- [Exercise task 1]:
According to the blog posts, in which city is the writer now living?
- [Exercise task 2]:
Copy the blog posts starting with "A durian, a" and going on through "feel, you understand...", swapping "durian" for "mango".

- [Source passage]:
____

Thursday, April 02, 2009

A durian, a start, water, cell phones, an ending is what this is not....

I was about to "write" this somewhere else...but the fact that these words keep flowing should make questions like "so where am I going to write it?" becomes simply rhetorical...

I'm taking my time....not to think, but to feel....

That's why if you're thinking what I'm writing about, you'll never understand. Because I'm not writing what I think.

Don't think it, feel it...
and whatever you feel, you understand...


There was hope before you existed....before you were you,
but the thing is, that hope wasn't yours...
but when you finally became you,
you can officially claim it,
you are hope.....
and since then, that is what you'll always be,
even for a while I thought you're no longer,
you're still...

I 'm not gonna think about you anymore,
I feel you, and it calms me down...

There's something that I called a good kind of "lack of words",
because not everything can nor should be explained by words...

I feel you, and it calms me down....
and writing words to explain it will only limit this limitless feeling...

That's why from here to the end of this post is dedicated for you....




































































































.

Monday, March 02, 2009

A very short tribute to something that is not as short as the title of this post...

I, I'm having a great time.
I'm finding new things,
I'm learning as always,
I'm making mistakes that keep me growing.

I'm back, back to a new place to live, a new environment.
I'm new to the environment,
just like how the environment is new to me.

It's the same exciting life, because it's different.
I'm as excited as I was, because I'm still the same, still evolving.
I'm both old and new.

My mind helps me look back sometimes, and ahead most of the times.
My eyes keep me aware of my present.
My heart takes me beyond.

For more than 25 years I managed to create new beginnings in all my middles and ends.
New beginnings keep my excitement.
It offers me unthinkable questions and challenges.
It stretches my imagination and keeps it limitless.
It offers me to add a new "new" in me, so I can put my old "new" in my "old".
It offers me life.
And life makes me both old and new...older and fresher.

This is the longest I haven't write a post in my blog, I'm living in New York now.
I'm not changing, I still have a black coffee around me when I write.
I still put three dots by the end of my posts' title.

I'm still the same...still different....still me.

with smile,
ali

Sunday, December 28, 2008

NOT a writing about new year...

I haven't write in this blog for quite a long time. I realize that.
I realize that, because everyday I thought of writing something, and then as usual, time flies.
Without taking a short break...no, time doesn't stop at all, keeps moving forward.

But why does is feel that way?
Time has never been slower nor faster. Its speed doesn't change.
So I asked my self again, why do I sometimes feel that time flies?

I realized this whole thing just this morning when I woke up. I realized something that has been there all my life but I just didn't notice or think about this in that way.

The duration between the time when I actually fell asleep to the time when I woke up was 3 hours, but I didn't feel that 3 hours as 3 hours. It felt like less than a minute, it felt like...time flies.

Again, why? Because within that 3 hours, even though our body was physically there, our mind wander somewhere else. We're too busy doing something (or doing nothing) we forgot where we are and why we are at where we are.

Our mind was definitely somewhere but the present. And I think this is why I sometimes feel this time flies thingy, because even though my body was there in the present, my mind wasn't. Just like sleeping...

____

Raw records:

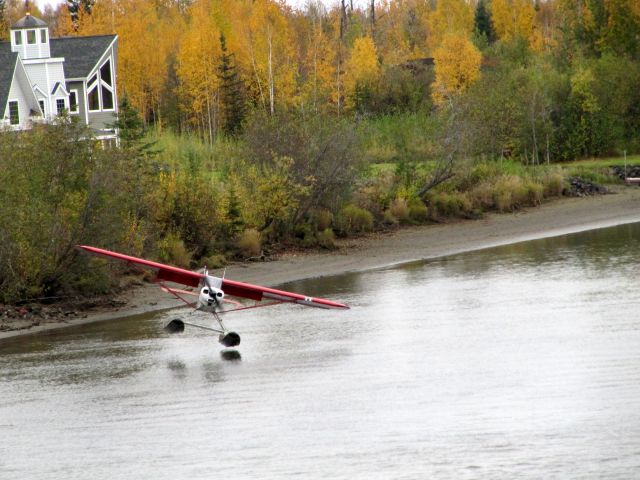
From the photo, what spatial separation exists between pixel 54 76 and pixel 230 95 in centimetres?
1716

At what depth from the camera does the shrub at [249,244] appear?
29.1m

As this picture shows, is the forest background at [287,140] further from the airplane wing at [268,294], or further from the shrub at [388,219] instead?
the airplane wing at [268,294]

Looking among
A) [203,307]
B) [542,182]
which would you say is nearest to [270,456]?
[203,307]

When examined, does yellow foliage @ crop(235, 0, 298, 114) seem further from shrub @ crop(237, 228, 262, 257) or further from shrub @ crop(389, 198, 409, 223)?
shrub @ crop(237, 228, 262, 257)

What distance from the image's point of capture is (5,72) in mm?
39781

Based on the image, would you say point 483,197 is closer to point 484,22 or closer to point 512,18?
point 484,22

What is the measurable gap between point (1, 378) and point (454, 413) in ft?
23.9

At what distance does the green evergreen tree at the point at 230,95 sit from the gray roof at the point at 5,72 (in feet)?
54.4

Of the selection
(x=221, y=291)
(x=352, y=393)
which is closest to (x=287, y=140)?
(x=221, y=291)

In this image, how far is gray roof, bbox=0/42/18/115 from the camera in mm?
38688

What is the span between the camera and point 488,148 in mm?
→ 43688

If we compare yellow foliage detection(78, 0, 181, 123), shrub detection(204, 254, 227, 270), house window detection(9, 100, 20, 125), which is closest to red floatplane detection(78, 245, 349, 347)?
shrub detection(204, 254, 227, 270)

____

- [Full output 1]:
New York

- [Full output 2]:
A mango, a start, water, cell phones, an ending is what this is not....

I was about to "write" this somewhere else...but the fact that these words keep flowing should make questions like "so where am I going to write it?" becomes simply rhetorical...

I'm taking my time....not to think, but to feel....

That's why if you're thinking what I'm writing about, you'll never understand. Because I'm not writing what I think.

Don't think it, feel it...
and whatever you feel, you understand...